Au moyen de l’IA, Watercooler analyse l’empreinte numérique des employés (courrier électronique, messagerie instantanée, outils de gestion de projet tels que Jira) et applique aux données ainsi recueillies des algorithmes à travers 150 variables distinctes.
« Nos algorithmes recherchent des modèles de comportement uniques et anormaux. J’ajouterais ici que l’analyse ne se fait pas de façon isolée, pour chaque variable, note l’entrepreneur. Par exemple, l’importance de la variable « heures de travail excessives » sera fonction du caractère généralisé ou limité du phénomène. Est-ce à l’échelle de l’organisation ou bien seulement dans certaines équipes ou chez quelques personnes? »

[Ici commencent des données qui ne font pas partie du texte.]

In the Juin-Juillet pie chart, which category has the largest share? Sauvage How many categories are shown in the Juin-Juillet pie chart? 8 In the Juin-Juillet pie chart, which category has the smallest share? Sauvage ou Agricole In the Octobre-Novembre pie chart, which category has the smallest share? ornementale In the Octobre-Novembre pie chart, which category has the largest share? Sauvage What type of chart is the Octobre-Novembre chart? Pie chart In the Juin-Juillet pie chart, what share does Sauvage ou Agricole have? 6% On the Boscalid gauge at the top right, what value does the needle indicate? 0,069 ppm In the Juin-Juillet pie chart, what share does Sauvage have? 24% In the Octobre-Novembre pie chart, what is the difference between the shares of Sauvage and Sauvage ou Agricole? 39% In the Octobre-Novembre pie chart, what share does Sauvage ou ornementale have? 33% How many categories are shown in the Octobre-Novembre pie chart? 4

Ainsi, Watercooler pourrait conclure que les employés sont moins susceptibles de démissionner lorsqu’ils passent entre cinq et douze heures par semaine en réunion et qu’ils parlent à leur supérieur une ou deux fois par semaine. Eitan Vesely précise toutefois qu’une « confidentialité différentielle » est assurée. Cette approche consiste à agréger les données en y ajoutant au besoin des données aléatoires, particulièrement dans les petites équipes, le but étant d’éviter que les gestionnaires ne puissent, par rétro-ingénierie, en arriver à identifier les employés.
Pour Martin Fox, directeur général au cabinet de recrutement Robert Walters Canada, le recours à ces technologies émergentes appelle un traitement adéquat des données.
« Les données peuvent certes s’avérer grandement utiles, mais tout dépend de la personne qui les traite et les interprète. A-t-elle des partis pris? Jugera-t-elle différemment quelqu’un qui souffre d’un trouble de l’apprentissage? Avant de collecter des données aussi délicates sur les employés, il faut absolument se doter d’un programme complet de sensibilisation et de formation pour s’assurer que les données sont traitées et interprétées comme il se doit. »
Le directeur général cite par ailleurs un sondage nord-américain mené par son cabinet auprès de plus de 6 000 professionnels. « Les répondants ont dit vouloir que leur employeur les connaisse mieux sur le plan personnel. Plus encore, nos résultats ont révélé que lorsque les gestionnaires n’étaient pas au fait de la situation personnelle des membres de leur équipe, par exemple en ce qui a trait à la santé mentale, aux responsabilités de proche aidant ou aux croyances religieuses, l’avancement professionnel risquait de s’en voir entravé. »
Comme quoi il peut être bénéfique pour l’employé de se livrer davantage, quoique ce soit résolument une affaire de dosage, et que tout dépende de la réceptivité de l’employeur.
Il n’en demeure pas moins qu’en ce qui touche ces technologies émergentes, la transparence est de mise.
« La collecte d’informations sur les employés peut s’avérer extrêmement précieuse pour les entreprises qui cherchent à s’améliorer. Mais il faut consulter les employés au début de toute nouvelle initiative, en leur faisant savoir qu’il s’agit d’un projet pilote visant à déterminer si la technologie envisagée cadre avec les objectifs futurs », recommande en définitive Martin Fox.